In the excerpt below on Philippine imports, what was the value of goods imported from China during the first quarter?

** Start of SOURCE EXCERPT **

The latest preliminary Philippine Statistics Authority (PSA) data on Wednesday, April 30, showed that the value of imported goods from China during the January-to-March period climbed 25.6 percent year-on-year to $8.93 billion—the largest among all import sources, and accounting for over a fourth of total first-quarter imports worth $31.98 billion.
The increase in Chinese imports during the first quarter was three times faster than the total import growth rate of 8.4 percent.
In March alone, imported products from China reached $3.1 billion, up by a faster 36.2 percent year-on-year, outpacing the month's 11.9-percent import growth.
The second-largest import source in the first quarter was Japan, although with only $2.61 billion worth—much smaller than Chinese imports.
The end-March growth in imports from China was outpaced only by Australia's 26.6 percent, although the value of Australian imports into the Philippines during the first three months was just $776.71 million.
As a share of total first-quarter imports, products from China accounted for 27.9 percent, up from 24.1 percent a year ago.
Chinese imports held the only double-digit share among all foreign sources of merchandise sold to the Philippines.
The Philippines is a net importer of the goods it consumes.
The think tank Capital Economics earlier warned that net-importing countries like the Philippines should brace for a barrage of Chinese goods, as China seeks alternative markets to the US amid an intensifying trade war between the two economic giants.
In the first quarter, the country's trade-in-goods deficit—resulting from more imports than exports—widened to $12.71 billion from $11.26 billion a year ago. March's trade deficit ballooned by 23.1 percent year-on-year to $4.13 billion.
This persistent trade deficit puts pressure on the country's current account, or net dollar earnings from goods and services exports, whose deficit is projected by the Bangko Sentral ng Pilipinas (BSP) to further widen to $19.8 billion this year, equivalent to 3.9 percent of gross domestic product (GDP), from $17.5 billion last year.
The lingering current account deficit, in turn, puts depreciation pressure on the Philippine peso—even as the local currency has gained at least one percent against the US dollar since US President Donald Trump announced a tariff spree last April 2, his so-called "Liberation Day."

** End of SOURCE EXCERPT **
** Start of LISTED ENTRIES **

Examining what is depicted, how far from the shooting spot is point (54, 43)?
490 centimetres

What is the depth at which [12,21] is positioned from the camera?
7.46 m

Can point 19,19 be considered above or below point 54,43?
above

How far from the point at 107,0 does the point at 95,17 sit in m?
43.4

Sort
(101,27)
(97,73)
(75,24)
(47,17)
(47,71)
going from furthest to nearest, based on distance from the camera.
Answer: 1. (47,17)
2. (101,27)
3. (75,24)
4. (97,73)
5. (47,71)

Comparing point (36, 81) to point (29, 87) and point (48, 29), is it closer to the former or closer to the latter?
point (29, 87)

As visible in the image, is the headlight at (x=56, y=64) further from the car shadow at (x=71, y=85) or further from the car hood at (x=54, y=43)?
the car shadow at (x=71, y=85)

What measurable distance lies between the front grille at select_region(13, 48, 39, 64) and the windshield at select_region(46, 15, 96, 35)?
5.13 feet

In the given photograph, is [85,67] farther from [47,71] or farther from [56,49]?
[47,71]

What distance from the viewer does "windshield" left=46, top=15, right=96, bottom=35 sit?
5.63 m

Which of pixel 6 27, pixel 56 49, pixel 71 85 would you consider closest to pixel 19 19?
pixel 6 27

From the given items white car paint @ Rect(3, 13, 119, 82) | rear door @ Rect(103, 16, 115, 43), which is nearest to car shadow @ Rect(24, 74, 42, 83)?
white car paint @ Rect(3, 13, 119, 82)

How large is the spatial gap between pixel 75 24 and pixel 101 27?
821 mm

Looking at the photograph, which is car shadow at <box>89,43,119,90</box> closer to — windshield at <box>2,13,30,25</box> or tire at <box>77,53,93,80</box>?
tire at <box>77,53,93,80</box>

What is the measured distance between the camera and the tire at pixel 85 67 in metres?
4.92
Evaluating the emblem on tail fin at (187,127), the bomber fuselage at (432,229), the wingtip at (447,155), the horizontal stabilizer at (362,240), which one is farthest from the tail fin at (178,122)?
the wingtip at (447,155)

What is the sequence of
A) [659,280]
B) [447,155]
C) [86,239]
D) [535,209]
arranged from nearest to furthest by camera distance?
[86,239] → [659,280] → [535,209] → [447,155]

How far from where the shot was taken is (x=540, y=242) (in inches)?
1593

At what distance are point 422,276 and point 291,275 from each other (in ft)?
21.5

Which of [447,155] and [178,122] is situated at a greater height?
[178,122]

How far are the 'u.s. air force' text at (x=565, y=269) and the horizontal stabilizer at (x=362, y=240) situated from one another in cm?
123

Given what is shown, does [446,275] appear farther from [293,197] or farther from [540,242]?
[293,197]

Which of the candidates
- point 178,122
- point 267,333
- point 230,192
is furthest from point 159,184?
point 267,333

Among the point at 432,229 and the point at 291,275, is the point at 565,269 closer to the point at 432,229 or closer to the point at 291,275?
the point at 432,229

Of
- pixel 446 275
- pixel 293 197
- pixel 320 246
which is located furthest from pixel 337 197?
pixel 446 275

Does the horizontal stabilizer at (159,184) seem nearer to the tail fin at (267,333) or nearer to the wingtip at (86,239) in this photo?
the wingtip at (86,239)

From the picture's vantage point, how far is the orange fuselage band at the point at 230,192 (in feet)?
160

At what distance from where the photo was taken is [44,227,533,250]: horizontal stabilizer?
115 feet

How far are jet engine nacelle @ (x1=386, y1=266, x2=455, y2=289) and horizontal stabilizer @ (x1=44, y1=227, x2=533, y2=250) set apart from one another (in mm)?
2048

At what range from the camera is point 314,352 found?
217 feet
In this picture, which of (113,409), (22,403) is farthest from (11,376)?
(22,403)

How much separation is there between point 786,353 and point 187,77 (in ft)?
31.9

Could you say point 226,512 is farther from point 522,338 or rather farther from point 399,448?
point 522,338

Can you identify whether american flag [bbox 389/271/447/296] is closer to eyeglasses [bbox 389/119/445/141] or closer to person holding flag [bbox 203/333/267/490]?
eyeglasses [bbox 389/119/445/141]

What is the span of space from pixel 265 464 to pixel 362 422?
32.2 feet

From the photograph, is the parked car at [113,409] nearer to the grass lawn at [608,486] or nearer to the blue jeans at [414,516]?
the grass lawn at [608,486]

** End of LISTED ENTRIES **

= SOLUTION =
$8.93 billion.